Sure, it's easy to just run out and get a generic gift to cover yourself during an anniversary or a birthday. However, a gift with some real thought behind it means substantially more than an obviously off-the-cuff gift.
I encourage her to follow her passions and interests, even if they don't inspire or interest me.
If my wife chooses to spend significant time on a project, it's obviously something that's important to her. That doesn't imply at all that it has to be important to me. If she's involved in her own project, I give her positive encouragement and then work on my own interests instead of saying things like that seems like a waste of time.
If she needs me, I willingly contribute to those passions.
If something genuinely excites her and she wants me to experience it, I willingly involve myself in whatever it may be: a particular type of art, a craft project, a yard project, whatever.

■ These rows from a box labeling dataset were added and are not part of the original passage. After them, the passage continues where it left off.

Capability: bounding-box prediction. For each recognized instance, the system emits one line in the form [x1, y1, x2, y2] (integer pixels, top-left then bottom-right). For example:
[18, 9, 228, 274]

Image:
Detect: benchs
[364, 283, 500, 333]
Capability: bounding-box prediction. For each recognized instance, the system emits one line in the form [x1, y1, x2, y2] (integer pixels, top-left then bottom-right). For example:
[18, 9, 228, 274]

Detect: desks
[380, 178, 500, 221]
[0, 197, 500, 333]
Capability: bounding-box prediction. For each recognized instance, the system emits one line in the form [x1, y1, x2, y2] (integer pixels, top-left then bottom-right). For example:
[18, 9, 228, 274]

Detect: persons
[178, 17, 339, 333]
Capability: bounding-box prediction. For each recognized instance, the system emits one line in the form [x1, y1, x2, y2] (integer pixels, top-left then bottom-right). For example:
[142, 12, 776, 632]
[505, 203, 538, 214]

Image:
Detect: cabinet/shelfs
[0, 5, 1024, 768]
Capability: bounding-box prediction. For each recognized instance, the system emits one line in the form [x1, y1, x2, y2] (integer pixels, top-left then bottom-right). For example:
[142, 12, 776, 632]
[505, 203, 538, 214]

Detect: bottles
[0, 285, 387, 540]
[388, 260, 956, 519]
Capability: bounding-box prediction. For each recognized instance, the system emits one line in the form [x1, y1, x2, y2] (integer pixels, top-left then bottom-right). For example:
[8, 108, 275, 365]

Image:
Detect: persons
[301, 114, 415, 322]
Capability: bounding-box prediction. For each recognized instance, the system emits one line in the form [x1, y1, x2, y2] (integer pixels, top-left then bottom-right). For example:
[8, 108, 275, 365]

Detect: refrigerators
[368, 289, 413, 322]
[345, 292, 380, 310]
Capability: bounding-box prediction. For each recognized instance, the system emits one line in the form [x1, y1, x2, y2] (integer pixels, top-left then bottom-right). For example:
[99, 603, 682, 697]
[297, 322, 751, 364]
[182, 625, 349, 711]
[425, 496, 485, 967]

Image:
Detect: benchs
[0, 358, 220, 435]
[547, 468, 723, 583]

Even if I don't enjoy it, I do have the opportunity to learn more about my wife and what she's passionate about, which means that my understanding of her grows.
I look for opportunities to build mutual friendships.
The idea that there is a group of people that are my friends and another group that is her friends can be a big dividing factor between us. Instead, I often focus on building friendships and relationships that we share with others so that something of a community of friendship and love grows up around us.
I hold her every night, even if it's just for a moment.
I might be completely exhausted when I go to bed in the evening, but I take a moment to move close to her, put my arm around her, and hold her close, even if it's just for a minute or so. That moment of physical contact to end the day is a simple sign of love.